▶ [What you need to do]:
Write out the following records word for word, starting at the first line and ending at the line that contains "G-Star Blue High Waist Cargo Pants", with both of those lines included.

▶ [Data shown]:
>>>>>

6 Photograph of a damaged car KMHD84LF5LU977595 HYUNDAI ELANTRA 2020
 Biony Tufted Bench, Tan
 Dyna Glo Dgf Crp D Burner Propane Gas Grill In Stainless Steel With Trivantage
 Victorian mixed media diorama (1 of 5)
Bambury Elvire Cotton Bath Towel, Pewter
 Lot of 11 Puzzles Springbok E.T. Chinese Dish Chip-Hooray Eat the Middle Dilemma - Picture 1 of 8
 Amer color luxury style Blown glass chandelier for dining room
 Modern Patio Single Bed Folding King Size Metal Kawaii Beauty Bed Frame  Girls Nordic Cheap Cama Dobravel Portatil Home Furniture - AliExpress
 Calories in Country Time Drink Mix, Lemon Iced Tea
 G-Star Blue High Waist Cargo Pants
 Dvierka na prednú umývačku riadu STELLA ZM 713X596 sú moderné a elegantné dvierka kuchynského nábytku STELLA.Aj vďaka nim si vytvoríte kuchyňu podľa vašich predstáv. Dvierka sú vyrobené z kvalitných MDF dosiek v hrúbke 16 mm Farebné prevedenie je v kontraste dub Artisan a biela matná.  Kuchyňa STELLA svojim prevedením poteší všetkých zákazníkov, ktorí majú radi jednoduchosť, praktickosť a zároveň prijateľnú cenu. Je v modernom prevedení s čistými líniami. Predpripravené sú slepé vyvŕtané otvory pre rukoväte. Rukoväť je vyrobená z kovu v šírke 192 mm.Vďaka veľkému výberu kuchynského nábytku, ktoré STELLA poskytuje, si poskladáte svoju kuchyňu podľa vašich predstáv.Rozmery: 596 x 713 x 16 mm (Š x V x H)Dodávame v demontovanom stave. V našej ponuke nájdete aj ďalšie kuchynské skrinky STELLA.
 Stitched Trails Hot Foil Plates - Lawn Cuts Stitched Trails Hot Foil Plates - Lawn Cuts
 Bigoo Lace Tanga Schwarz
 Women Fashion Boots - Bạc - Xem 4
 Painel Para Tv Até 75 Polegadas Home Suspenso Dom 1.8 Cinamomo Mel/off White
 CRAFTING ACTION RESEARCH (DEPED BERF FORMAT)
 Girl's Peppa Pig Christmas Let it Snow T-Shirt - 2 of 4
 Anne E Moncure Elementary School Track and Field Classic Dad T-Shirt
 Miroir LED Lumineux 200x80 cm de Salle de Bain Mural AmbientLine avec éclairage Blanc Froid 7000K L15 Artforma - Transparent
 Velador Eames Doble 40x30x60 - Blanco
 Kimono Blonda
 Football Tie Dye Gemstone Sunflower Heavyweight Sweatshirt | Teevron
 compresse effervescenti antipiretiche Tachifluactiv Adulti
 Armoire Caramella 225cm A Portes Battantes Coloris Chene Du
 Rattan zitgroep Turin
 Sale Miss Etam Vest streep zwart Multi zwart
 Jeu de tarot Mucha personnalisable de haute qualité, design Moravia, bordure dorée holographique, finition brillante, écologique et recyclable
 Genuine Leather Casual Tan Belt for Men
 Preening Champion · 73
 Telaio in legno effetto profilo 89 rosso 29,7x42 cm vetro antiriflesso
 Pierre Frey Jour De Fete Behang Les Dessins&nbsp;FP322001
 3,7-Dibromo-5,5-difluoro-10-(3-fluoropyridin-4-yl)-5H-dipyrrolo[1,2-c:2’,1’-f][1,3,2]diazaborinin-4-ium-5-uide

<<<<<

▶ [Solution to this exercise]:
6 Photograph of a damaged car KMHD84LF5LU977595 HYUNDAI ELANTRA 2020
 Biony Tufted Bench, Tan
 Dyna Glo Dgf Crp D Burner Propane Gas Grill In Stainless Steel With Trivantage
 Victorian mixed media diorama (1 of 5)
Bambury Elvire Cotton Bath Towel, Pewter
 Lot of 11 Puzzles Springbok E.T. Chinese Dish Chip-Hooray Eat the Middle Dilemma - Picture 1 of 8
 Amer color luxury style Blown glass chandelier for dining room
 Modern Patio Single Bed Folding King Size Metal Kawaii Beauty Bed Frame  Girls Nordic Cheap Cama Dobravel Portatil Home Furniture - AliExpress
 Calories in Country Time Drink Mix, Lemon Iced Tea
 G-Star Blue High Waist Cargo Pants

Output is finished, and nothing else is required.